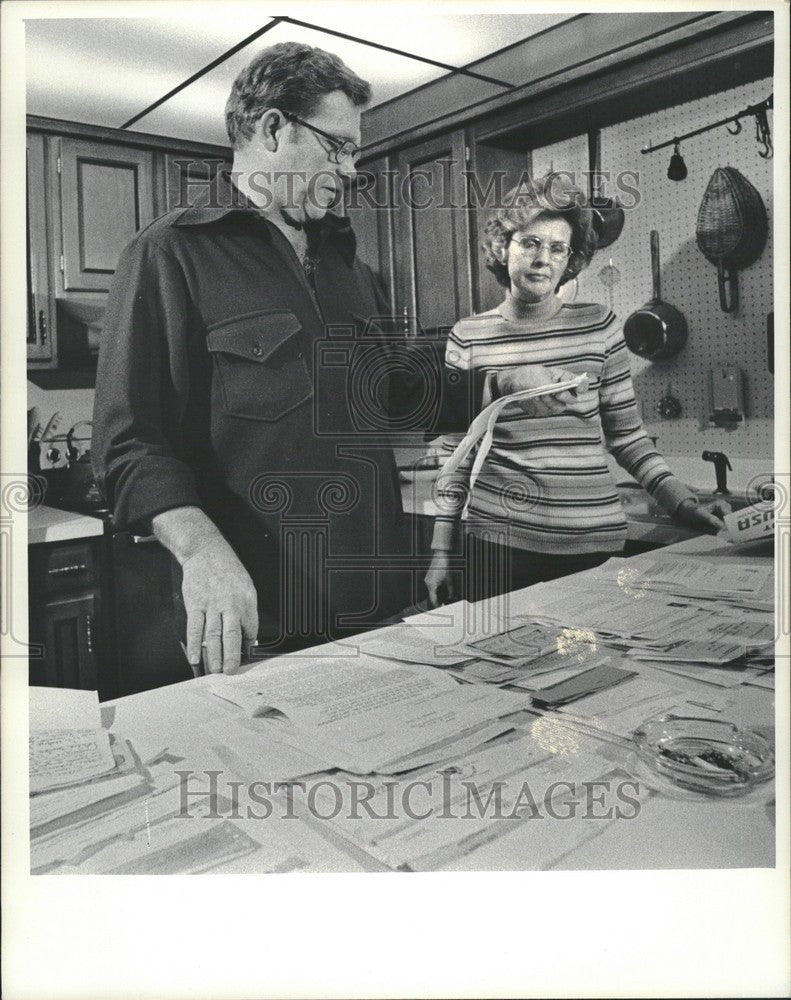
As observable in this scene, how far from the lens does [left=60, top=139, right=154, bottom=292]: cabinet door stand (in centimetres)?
128

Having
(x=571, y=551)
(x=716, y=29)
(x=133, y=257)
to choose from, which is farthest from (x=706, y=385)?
(x=133, y=257)

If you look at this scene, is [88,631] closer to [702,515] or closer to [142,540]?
[142,540]

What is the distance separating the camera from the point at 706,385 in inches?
55.4

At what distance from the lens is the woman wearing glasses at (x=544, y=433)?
1390mm

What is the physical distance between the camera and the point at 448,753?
117 cm

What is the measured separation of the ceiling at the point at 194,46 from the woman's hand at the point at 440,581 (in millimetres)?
755

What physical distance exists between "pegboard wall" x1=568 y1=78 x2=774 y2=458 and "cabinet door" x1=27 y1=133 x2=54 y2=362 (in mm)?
813

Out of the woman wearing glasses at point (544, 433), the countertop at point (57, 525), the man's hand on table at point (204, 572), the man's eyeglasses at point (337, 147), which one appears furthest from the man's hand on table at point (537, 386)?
the countertop at point (57, 525)

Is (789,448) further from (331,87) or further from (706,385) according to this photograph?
(331,87)

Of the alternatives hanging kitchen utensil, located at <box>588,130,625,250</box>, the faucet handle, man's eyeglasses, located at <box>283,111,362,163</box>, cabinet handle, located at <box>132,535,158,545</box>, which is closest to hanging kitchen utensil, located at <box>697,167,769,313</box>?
hanging kitchen utensil, located at <box>588,130,625,250</box>

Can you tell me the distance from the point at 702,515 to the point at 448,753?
0.63m

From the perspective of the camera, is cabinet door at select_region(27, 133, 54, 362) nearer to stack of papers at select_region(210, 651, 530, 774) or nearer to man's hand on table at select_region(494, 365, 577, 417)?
stack of papers at select_region(210, 651, 530, 774)

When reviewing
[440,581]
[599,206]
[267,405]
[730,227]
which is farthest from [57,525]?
[730,227]

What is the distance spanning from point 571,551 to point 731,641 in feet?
0.96
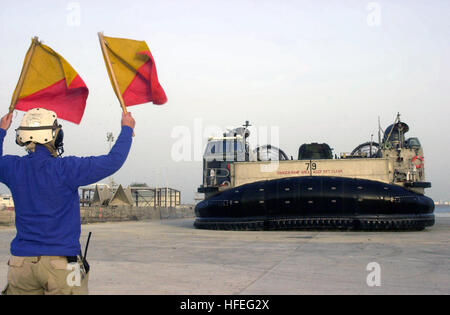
------------------------------------
Put the lines above into a Markdown table with two columns, Row for the number and Line for the text, skipping any blank lines. Leave the pictures out.

| Row | Line |
|---|---|
| 1 | As observable in this scene, how far from the lens does [left=60, top=139, right=154, bottom=292]: cabinet door stand (in centimetres)? |
| 2 | 128 |
| 3 | Having |
| 4 | (x=571, y=551) |
| 5 | (x=716, y=29) |
| 6 | (x=133, y=257) |
| 7 | to choose from, which is farthest from (x=706, y=385)? |
| 8 | (x=133, y=257) |
| 9 | If you look at this scene, is [88,631] closer to [702,515] or closer to [142,540]? |
| 10 | [142,540] |
| 11 | What is the distance separating the camera from the point at 706,385 in inches? |
| 12 | 55.4 |
| 13 | At what distance from the lens is the woman wearing glasses at (x=544, y=433)? |
| 14 | 1390mm |
| 15 | What is the physical distance between the camera and the point at 448,753? |
| 16 | 117 cm |
| 17 | What is the measured separation of the ceiling at the point at 194,46 from the woman's hand at the point at 440,581 (in millimetres)? |
| 18 | 755 |
| 19 | What physical distance exists between "pegboard wall" x1=568 y1=78 x2=774 y2=458 and "cabinet door" x1=27 y1=133 x2=54 y2=362 (in mm)? |
| 20 | 813 |
| 21 | Out of the woman wearing glasses at point (544, 433), the countertop at point (57, 525), the man's hand on table at point (204, 572), the man's eyeglasses at point (337, 147), which one appears furthest from the man's hand on table at point (537, 386)? |
| 22 | the countertop at point (57, 525) |
| 23 | Is (789,448) further from (331,87) or further from (706,385) according to this photograph? |
| 24 | (331,87) |
| 25 | Of the alternatives hanging kitchen utensil, located at <box>588,130,625,250</box>, the faucet handle, man's eyeglasses, located at <box>283,111,362,163</box>, cabinet handle, located at <box>132,535,158,545</box>, which is closest to hanging kitchen utensil, located at <box>697,167,769,313</box>? |
| 26 | hanging kitchen utensil, located at <box>588,130,625,250</box> |
| 27 | Can you tell me the distance from the point at 702,515 to the point at 448,753? |
| 28 | 0.63m |
| 29 | From the perspective of the camera, is cabinet door at select_region(27, 133, 54, 362) nearer to stack of papers at select_region(210, 651, 530, 774) or nearer to man's hand on table at select_region(494, 365, 577, 417)? |
| 30 | stack of papers at select_region(210, 651, 530, 774) |
| 31 | When reviewing |
| 32 | [440,581] |
| 33 | [599,206] |
| 34 | [267,405] |
| 35 | [730,227] |
| 36 | which is farthest from [57,525]? |
| 37 | [730,227] |
| 38 | What is the distance spanning from point 571,551 to point 731,641 in feet? |
| 39 | 0.96 |